Important Australian + International Fine Art
28 April 2010

Bronwyn Oliver

(1959 - 2006)


291.0 cm length

$120,000 - 160,000
Sold for $156,000 (inc. BP) in Auction 14 - 28 April 2010, Melbourne

Christine Abrahams Gallery, Melbourne
Private collection, Sydney

Catalogue text

'I think about sculpture as a kind of physical poetry, and I construct my sculpture like constructing sentences, in the sense that I try to exclude associations that are clouding the centre and leave in only associations that add meaning to the core.'1

As one of the country's leading and most celebrated sculptors, Bronwyn Oliver has left behind an important legacy. An intelligence and sophistication informs her practice resulting in mesmerising, elegant and stunningly beautiful works of art.

The interplay of tension between depth, surface, air and light is delicately balanced in her work. Her sculptures appear caged and resilient yet exposed and vulnerable all at the same time, existing in a fragile realm that is subversively robust and unyielding. Like veins in a leaf, an intricate system of copper is woven together to form an impeccable whole. Oliver was able to successfully tame this seemingly immutable medium, melding and stylising it to form a unique sculptural lexicon.

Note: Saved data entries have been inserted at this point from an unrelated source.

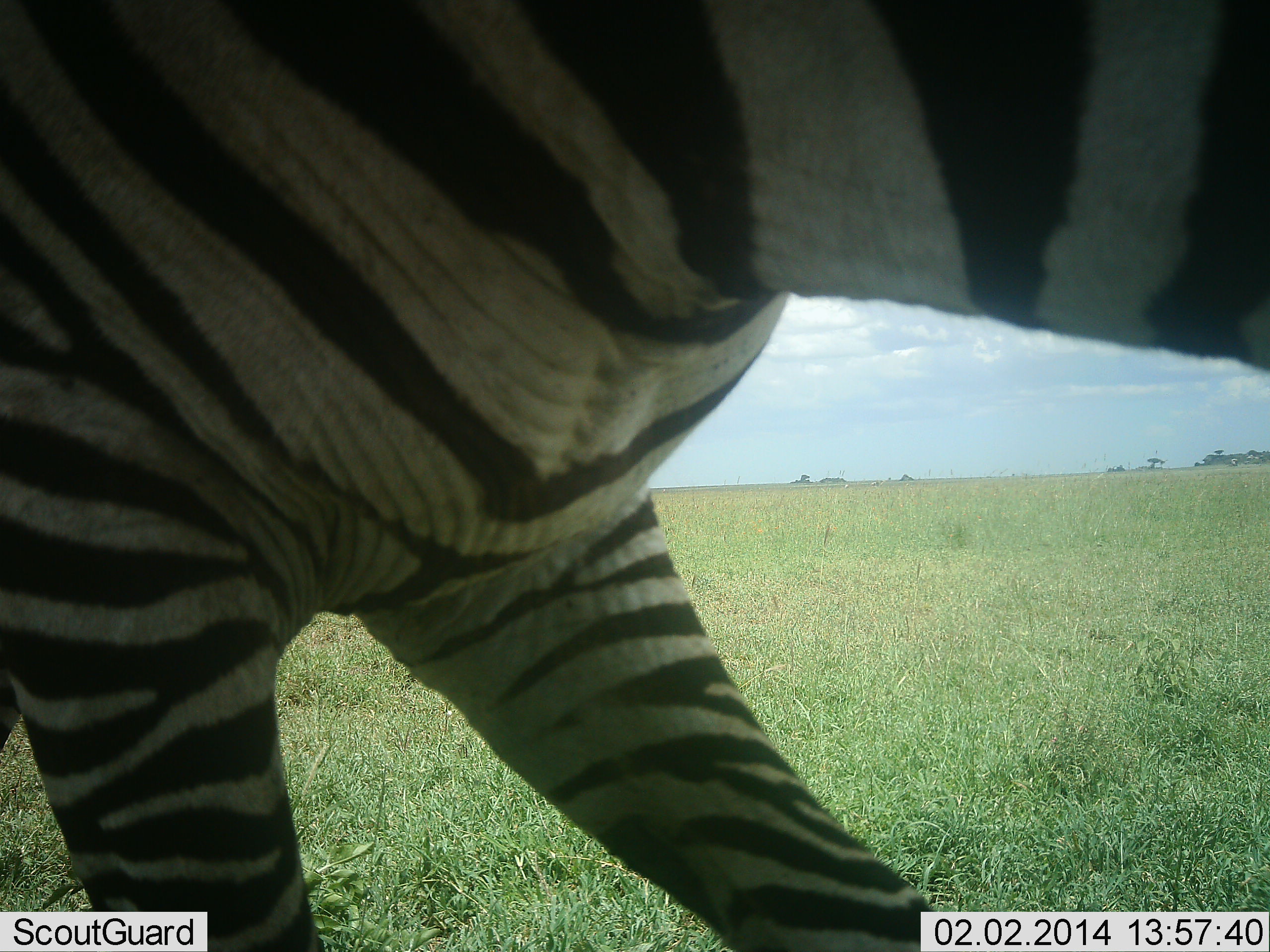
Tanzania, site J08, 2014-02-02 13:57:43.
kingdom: Animalia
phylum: Chordata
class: Mammalia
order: Perissodactyla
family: Equidae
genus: Equus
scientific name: Equus quagga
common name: plains zebra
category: zebra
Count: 1.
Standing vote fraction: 80%.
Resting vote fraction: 0%.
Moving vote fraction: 20%.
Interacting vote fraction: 0%.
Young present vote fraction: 0%.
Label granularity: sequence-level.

Oliver's sculptures appear as inanimate objects, yet seemingly coil and recoil upon further inspection - at once immobile and inert, yet also active and dynamic. This duality of energy and still sense of calm within the work brings with it an elevated level of artistic achievement.

The curly copper form of Insignia 2003 alludes to a serpent in motion or a gnarled twisted twig, and as the title suggests, serves as an exemplary symbol of Oliver's talent. Like the articulation of a melody in physical form, Insignia acts as a ripple of energy, a direct expression embodied through a painstaking and laborious technique.

Insignia holds resonance with earlier works such as Curlicue 1991 and later horizontal copper works such as Warp 2006. Specifically with the curved twisted coil and hollow raised end that acts as an opening to a passageway. Insignia acts as a cavity to be explored. The formation of this structure is based upon principles of spiralling and stretching. The repetition of pattern and textural dexterity of this ambitious work play on ideas of growth and renewal.

Oliver's awe-inspiring works embody a sense of elegance and refinement that is unmatched and exclusively hers.

1. The artist cited in Fenner, F., 'Introductory Essay', Bronwyn Oliver, Moet et Chandon, Epernay, France, 1995.